Young cancer patients who couldn't get a key medicine because of a national drug shortage were more likely to suffer a relapse than others who were able to get the preferred treatment, doctors report. It's the first evidence that a long-standing drug-supply problem probably has affected cancer treatment results in specific patients.
The study involved more than 200 children and young adults with Hodgkin lymphoma, a blood cancer that can be cured nearly 80 percent of the time. But a drug shortage that has worsened since 2009 threatens that success rate, doctors said in Thursday's New England Journal of Medicine.
Hundreds of drugs, including sedatives, antibiotics, painkillers and cancer treatments, have gone in and out of short supply in recent years. Reasons include manufacturing and contamination problems, plant shutdowns, and fewer makers and lower profits for certain drugs, especially generics infused during surgery or cancer treatment.

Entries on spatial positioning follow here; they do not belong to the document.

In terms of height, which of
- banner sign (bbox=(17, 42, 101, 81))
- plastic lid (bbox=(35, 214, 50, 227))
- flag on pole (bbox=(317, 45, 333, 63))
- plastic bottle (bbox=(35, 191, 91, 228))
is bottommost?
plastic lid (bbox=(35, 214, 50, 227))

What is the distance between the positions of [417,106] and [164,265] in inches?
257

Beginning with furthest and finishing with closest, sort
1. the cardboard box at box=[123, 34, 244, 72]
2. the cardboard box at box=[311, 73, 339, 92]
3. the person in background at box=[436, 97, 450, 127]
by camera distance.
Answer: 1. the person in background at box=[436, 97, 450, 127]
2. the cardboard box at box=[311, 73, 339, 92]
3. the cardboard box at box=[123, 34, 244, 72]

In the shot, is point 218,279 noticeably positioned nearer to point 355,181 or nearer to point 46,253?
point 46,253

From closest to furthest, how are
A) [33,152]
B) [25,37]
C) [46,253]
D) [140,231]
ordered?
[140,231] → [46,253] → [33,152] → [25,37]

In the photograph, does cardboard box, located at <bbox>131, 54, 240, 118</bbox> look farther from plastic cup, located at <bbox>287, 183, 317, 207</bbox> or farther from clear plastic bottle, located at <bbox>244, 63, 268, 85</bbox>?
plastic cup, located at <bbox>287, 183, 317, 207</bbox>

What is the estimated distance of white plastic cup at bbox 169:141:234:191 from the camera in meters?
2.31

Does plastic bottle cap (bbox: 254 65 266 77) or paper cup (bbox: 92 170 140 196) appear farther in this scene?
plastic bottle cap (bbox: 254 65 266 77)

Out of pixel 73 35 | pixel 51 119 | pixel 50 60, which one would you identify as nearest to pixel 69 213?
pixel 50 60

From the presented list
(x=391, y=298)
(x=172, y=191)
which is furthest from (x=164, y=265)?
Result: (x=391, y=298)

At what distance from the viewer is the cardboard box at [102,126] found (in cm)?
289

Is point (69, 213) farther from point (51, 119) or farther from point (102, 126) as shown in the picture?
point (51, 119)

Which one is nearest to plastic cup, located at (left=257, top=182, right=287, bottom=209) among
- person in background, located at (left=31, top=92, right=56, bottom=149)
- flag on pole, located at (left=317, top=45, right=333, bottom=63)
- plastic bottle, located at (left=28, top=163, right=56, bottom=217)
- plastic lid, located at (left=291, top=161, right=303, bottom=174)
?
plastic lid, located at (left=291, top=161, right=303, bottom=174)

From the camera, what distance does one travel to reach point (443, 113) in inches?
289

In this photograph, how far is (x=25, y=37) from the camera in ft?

Doctors sometimes substitute different drugs. But proving that the swaps led to poorer results has been tough.
The new study, led by Dr. Monika Metzger of St. Jude Children's Research Hospital in Memphis, focused on mechlorethamine. Doctors compared 181 Hodgkin lymphoma patients who received the drug to 40 who were given cyclophosphamide. Only 75 percent of those given the substitute stayed free of cancer for two years versus 88 percent who got the preferred treatment.

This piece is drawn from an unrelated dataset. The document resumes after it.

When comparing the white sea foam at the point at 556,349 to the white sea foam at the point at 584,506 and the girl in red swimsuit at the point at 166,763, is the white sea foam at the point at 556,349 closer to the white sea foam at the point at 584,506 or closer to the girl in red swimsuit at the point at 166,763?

Abby Alonzo of Port St. Lucie was diagnosed with lymphoma three years ago, when she was 10. After eight weeks of treatment with the preferred drug, "she was doing wonderfully," said her mother, Katie Alonzo.
Then doctors ran out of it.
After four weeks on the substitute chemo, Abby's cancer returned and spread, her mother said. The child received high doses of chemotherapy and radiation and now seems cancer-free.
To find out a life-saving medicine isn't available is "very, very frightening," Katie Alonzo said.